7 Quick troubleshooting

  • Lots of NAs? Add na.rm = TRUE where available or filter rows with drop_na(VAR).

  • Histogram looks too blocky/smooth? Tune bins or binwidth.

  • Weird axis or units? Check for unit conversions or outliers dominating the scale.

  • Outliers change the mean a lot. Consider reporting median or using robust summaries.

8 Appendix: minimal templates (copy‑paste)

Each template below has placeholders in ALL CAPS (e.g., DATA, VAR, VAR1, VAR2).
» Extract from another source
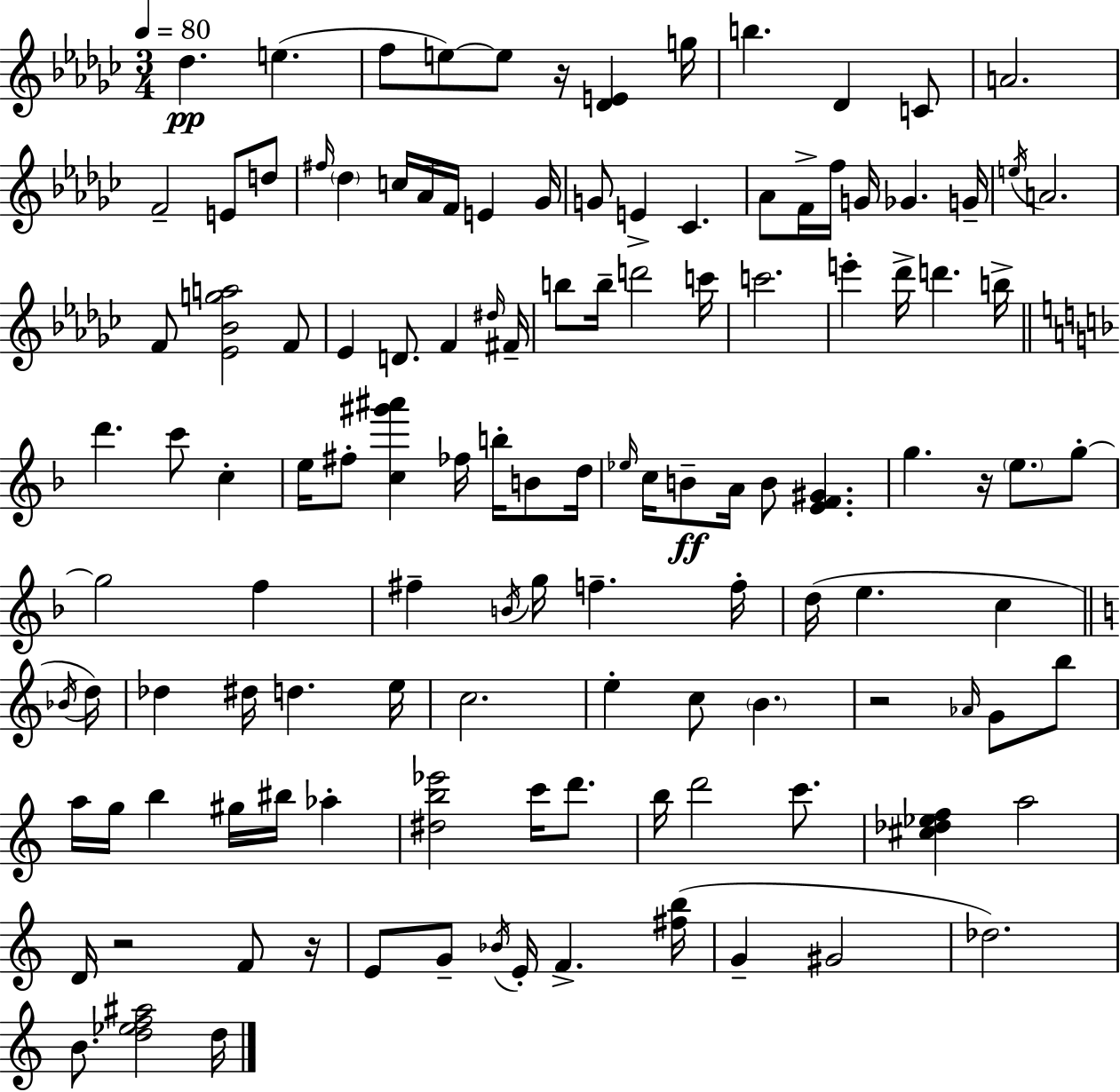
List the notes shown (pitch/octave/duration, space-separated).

Replace them with your dataset name and variable names.

# Mean / Median / Var / SD
mean(DATA$VAR)
median(DATA$VAR)
var(DATA$VAR)
sd(DATA$VAR)
# Quantiles
quantile(DATA$VAR, probs = c(0.25, 0.5, 0.75))
# One-liner (csucistats)
num_stats(DATA$VAR)
# Histogram
ggplot(DATA, aes(VAR)) + 
    geom_histogram(bins = X)
# Density
ggplot(DATA, aes(VAR)) + 
    geom_density()
# Box plot
ggplot(DATA, aes(VAR)) + 
    geom_boxplot() 
# Dot plot
ggplot(DATA, aes(x = VAR)) + 
    geom_dotplot(binwidth = X)
# Scatter
ggplot(DATA, aes(x = VAR1, y = VAR2)) + 
    geom_point()
# Scatter + trend line
ggplot(DATA, aes(x = VAR1, y = VAR2)) + 
    geom_point() + 
    geom_smooth(method = "lm", se = TRUE)